2015年03月13日 サハリン発
[色丹島サンマ・パッカー“アストロブヌイ”を給与未払いで刑事捜査へ]
サハリン当局は、半年間、従業員に対して給与を未払いにしているサンマ・パッカー漁業コンビナート“アストロブヌイ”(Рыбокомбинат Островной)を刑事起訴すべく、その捜査を開始した。
当局は、“アストロブヌイ”が17名の従業員に対し、2014年6月期から翌2015年1月期までの間、賃金を支払わなかったとし、起訴へ向け証拠収集等の捜査活動を行っている。

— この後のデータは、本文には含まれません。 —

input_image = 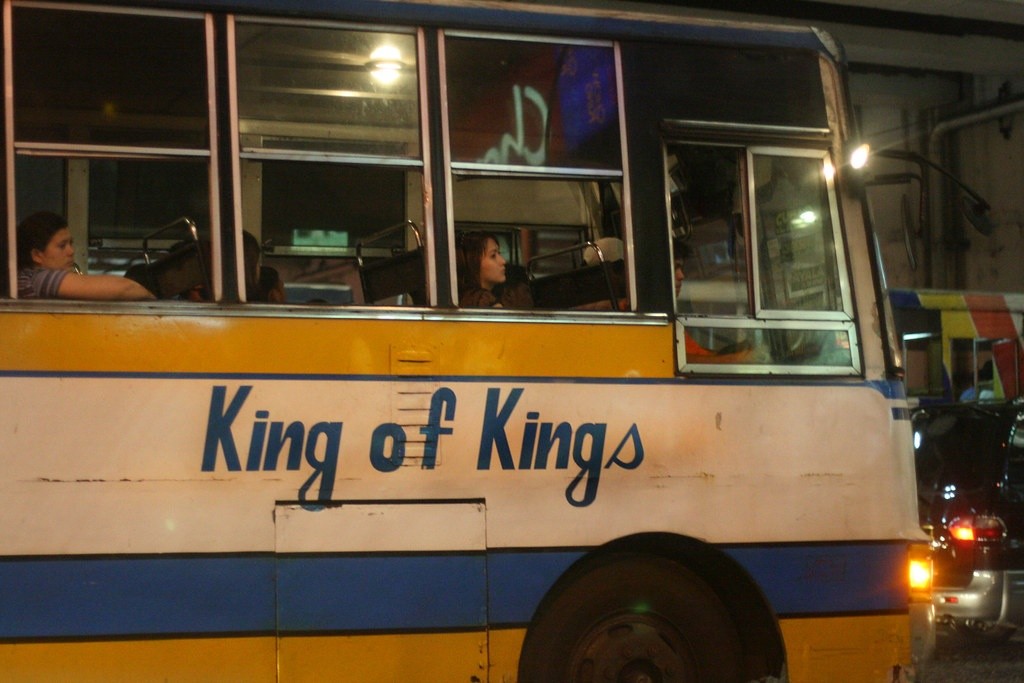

(報告担当者 原口聖二: サプサン・グループの“アストロブヌイ”は2010年前後、日本漁船、或いは日本陸上からのサンマ調達に強い関心を示し、同社代表ユーリ・ベルキンは訪日を繰り返していた経緯にある。)
(関連過去情報)
2010年11月9日 日本経済新聞
[気仙沼の阿部長商店 水産加工品 ロシアに輸出]
年内メド、現地大手と合弁
阿部長商店(宮城県気仙沼市、阿部泰浩社長)は水産加工品のロシア輸出を始める。年内をメドに現地の水産加工大手と合弁会社を設立し、ロシア全土の食品スーパーで日本で製造した冷凍食品やレトルト食品を販売する。輸出拡大に向けて岩手県大船渡市に水産加工では東北最大級の新工場を稼動させた。人口減で国内市場が縮小するなか、新興国に活路を開く。
50億円投資 大船渡に新工場
ロシアの水産加工大手、サプサン・グループ(ユーリ・ベルキン)と現地での販売を手掛ける合弁会社、阿部長ユーロフード(モスクワ市)を設立する。阿部長とサプサンがそれぞれ10万ドル(約810万円)を出資する方向で調整している。サプサンは水産物の缶詰ではロシアで20%以上のシェアを握る。阿部長とはサンマなど缶詰原料の調達で取引がある。サプサンはロシア全土で自社の商品を販売しており、同社の販路に乗せて阿部長が日本で生産するサンマのかば焼きやカツオの煮物など加工食品を売り出す。ロシアでも所得水準の高いモスクワやサンクトペテルブルクなど西部に重点を置く。サプサンはドイツに子会社を持っており、将来は西欧諸国での販売も視野に入れる。阿部長は輸出向け商品の生産拡大を目的に、岩手県大船渡市に新工場を建設した。投資額は土地の購入費用を含め50円。現在は大船渡の近海でとれるサンマやサバを冷凍し、缶詰の原料などとしてロシアや中国に出荷している。来年1月には加工食品の製造も始める。同社の本社がある気仙沼の工場は沖合いでとれるマグロやカツオを使った商品の占める割合が大きい。大船渡の沿岸や魚種が豊富で、取扱品目を拡充する狙いがある。大船渡港が外貿コンテナ航路の寄港地となり、輸出しやすくなったことも立地の決め手になった。阿部長は中国・大連現地法人を設けるなど、新興国への輸出を強化している。背景には人口減と魚食離れによる国内市場の縮小がある。水産庁によると食用魚介類の国内消費量は2008年度に715万トンとピークだった20年前に比べ2割減った。一方、ロシアは経済成長が期待される新興国。魚介類を食べる習慣が根付いており、今後も消費量の増大が見込まれる。阿部長は1968年の設立。水産加工業のほか気仙沼市や南三陸町でホテルなど観光事業も手掛ける。2009年12月期の売上高は132億円。